If your weight is between 100-120 lbs., you would burn from 90 to 105 calories just by biking leisurely for 30 min. And if you weighed from 120-140 lbs., you can burn from 105 to 126 calories in 30 min.
If your weight is between 100-120 lbs., and you bike at 12-14 m.p.h., you can burn from 198 to 237 calories for 30 min. And if you are 120-140 lbs., calories burned are 237 to 277 calories. Numbers go up the more you weigh. For example, if you weighed 200 lbs., you would burn 396 calories!! There goes your bowl of cereal and your orange juice.
If you weigh 120 lbs., and you drive 30 minutes, you will only burn 57 calories... driving will not help shed those extra pounds!

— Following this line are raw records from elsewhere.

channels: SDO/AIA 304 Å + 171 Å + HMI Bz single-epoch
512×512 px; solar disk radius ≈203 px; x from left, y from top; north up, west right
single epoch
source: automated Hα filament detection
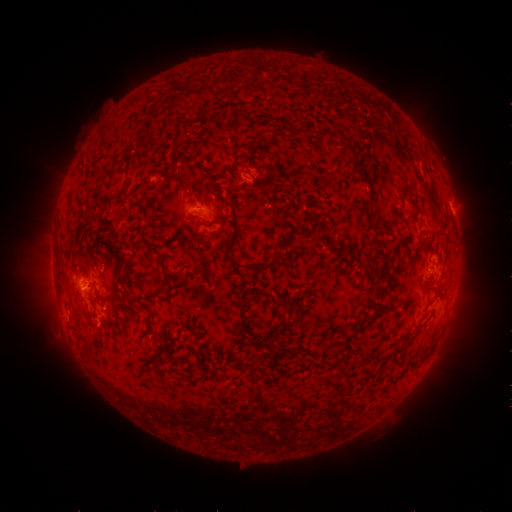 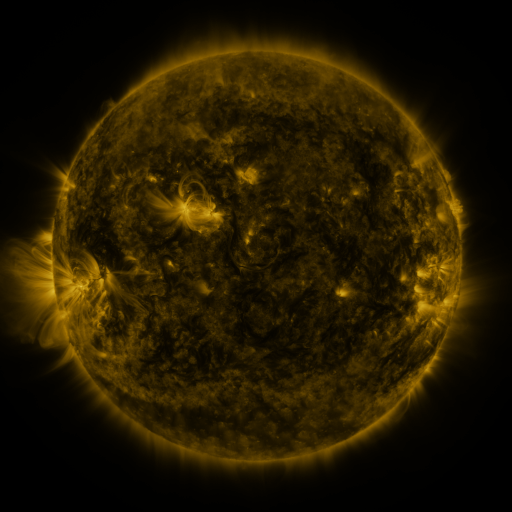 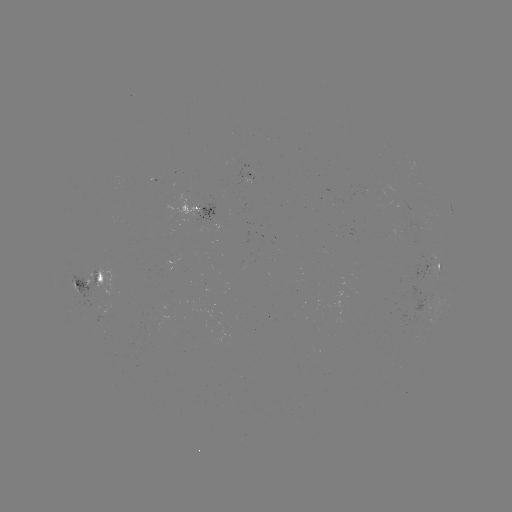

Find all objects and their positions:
filament: (186, 172)
filament: (407, 193)
filament: (210, 224)
filament: (256, 270)
filament: (372, 272)
filament: (160, 279)
filament: (153, 295)
filament: (148, 320)
filament: (243, 321)
filament: (286, 326)
filament: (397, 351)
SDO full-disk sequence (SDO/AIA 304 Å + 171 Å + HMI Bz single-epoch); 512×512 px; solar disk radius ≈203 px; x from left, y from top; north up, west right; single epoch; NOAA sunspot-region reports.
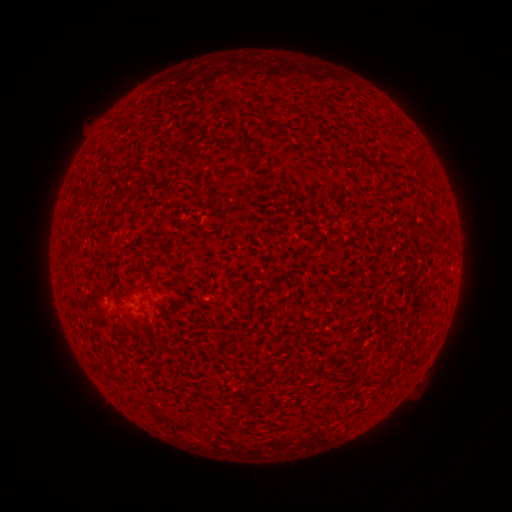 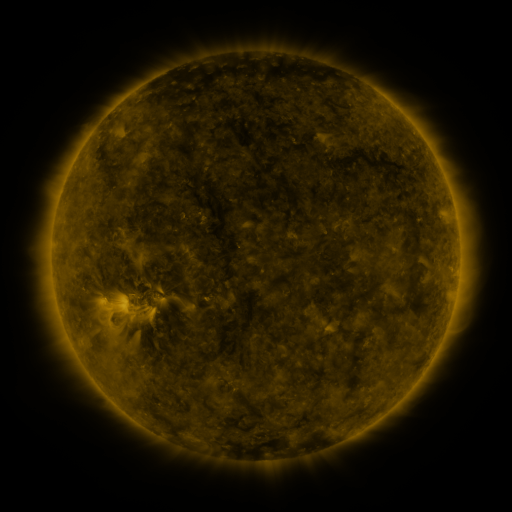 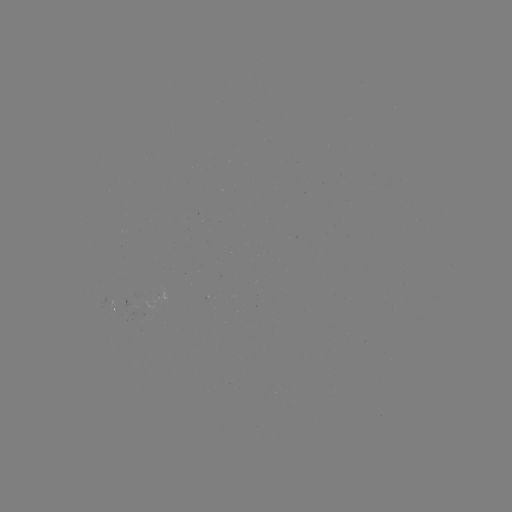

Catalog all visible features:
spotted active region: (164, 299)
spotted active region: (117, 309)
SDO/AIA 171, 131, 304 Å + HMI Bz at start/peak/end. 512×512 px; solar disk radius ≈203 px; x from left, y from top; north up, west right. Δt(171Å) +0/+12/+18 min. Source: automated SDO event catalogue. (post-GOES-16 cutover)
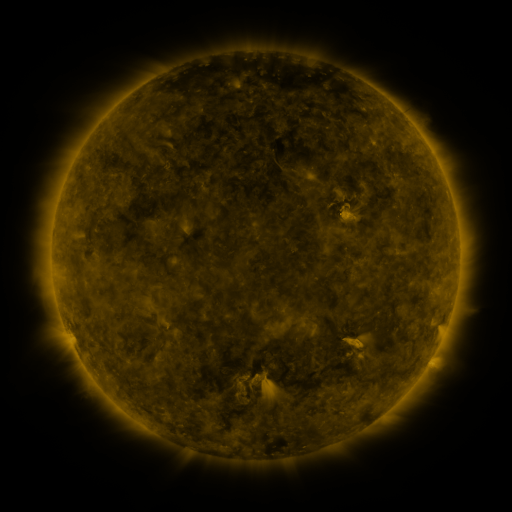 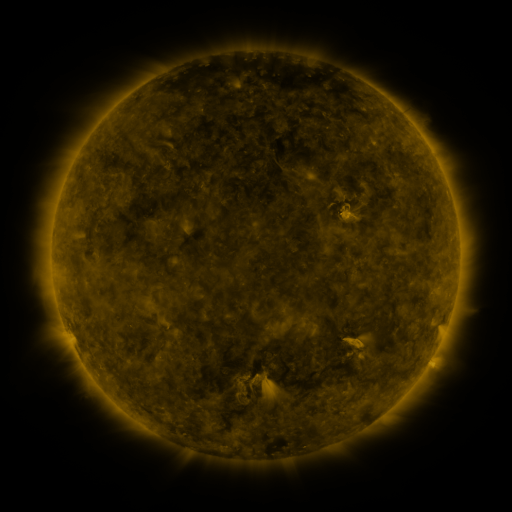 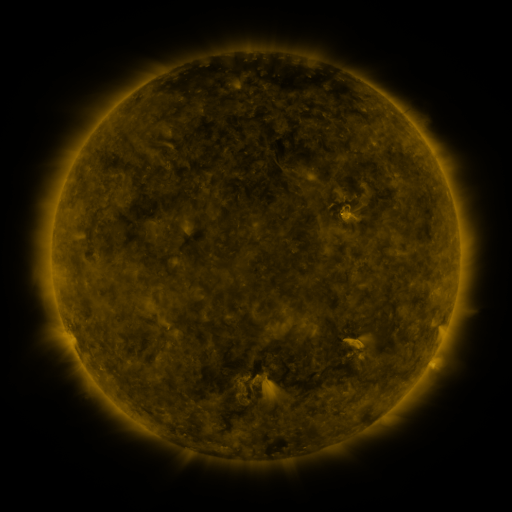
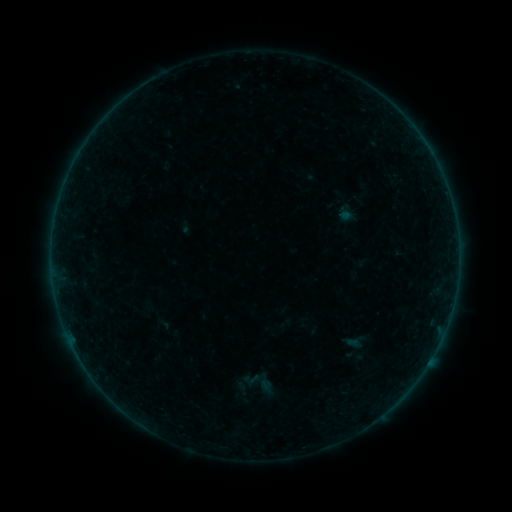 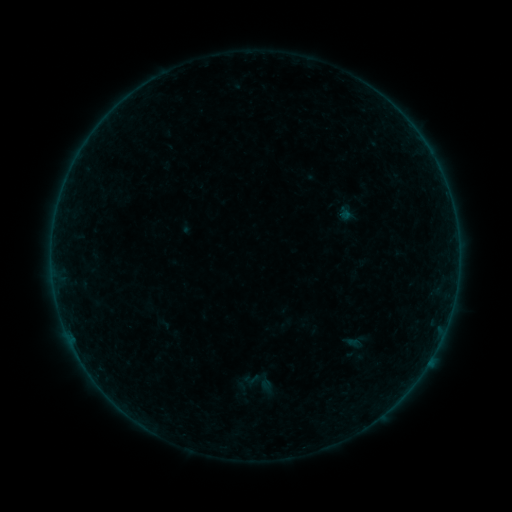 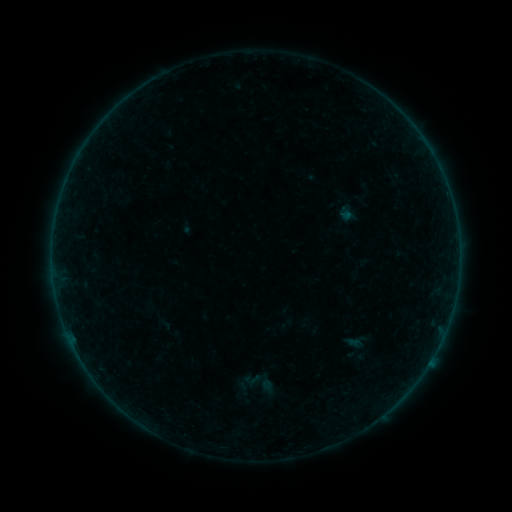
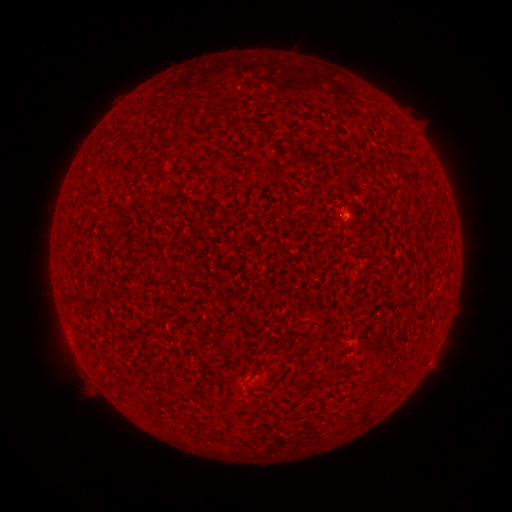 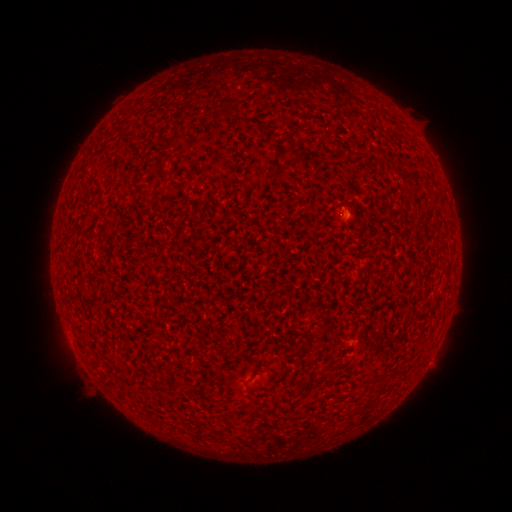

If you weigh from 100-140 lbs. and you decided to walk 2 m.p.h. to the bus stop or work, in 30 min. you can burn from 63 to 88 calories. Walking 4 m.p.h will help you burn from 117 to 163 calories. If you weigh 200 lbs. and walk 4 m.p.h. you can burn 234 calories.
I think one of the reason why Americans have such a high obesity rate is because, compared to Europeans, Americans do not walk as much. According to the American Obesity Association, "Approximately 127 million adults in the U.S. are overweight, 60 million obese, and 9 million severely obese...Currently, 64.5 percent of U.S. adults, age 20 years and older, are overweight and 30.5 percent are obese."
In Europe, biking, walking, and talking the bus or subway is very common. I have been to Italy and France (two of the 27 countries I have visited because of tennis) and I have to say that the reason people were so skinny there is because they walk so much, everywhere!
Also, having traveled to both the West and East coasts of America, I realized that on the East coast, especially in New York, people are a lot skinnier. I am not sure if it has to do with the amount that people walk, but I did notice a difference in weight.
According to a table by the American Obesity Association, which shows the percentage of Adults with Obesity in the U.S. by State, shows the following: In 2001, California's population is 20.9 percent obese and in New York the population is 19.7 percent obese... so maybe walking a little extra does make a slight difference. In 2000, the American Obesity Association found that in the New England Region (Connecticut, Massachusetts, Maine, New Hampshire, Rhode Island, Vermont), 16.95 percent of people are obese. And in the Pacific Region ((Alaska, California, Hawaii, Nevada, Oregon, Washington), 19.1 percent of people are obese. In the Middle Atlantic (New Jersey, New York, Pennsylvania), 18.41 percent are obese. Seems like the East Coast wins again by having less obese people.
The conclusion I grabbed from my research is that walking a little extra, or biking, might help your body and the environment. You can shed some extra lbs. and also help save that environment by reducing auto emissions.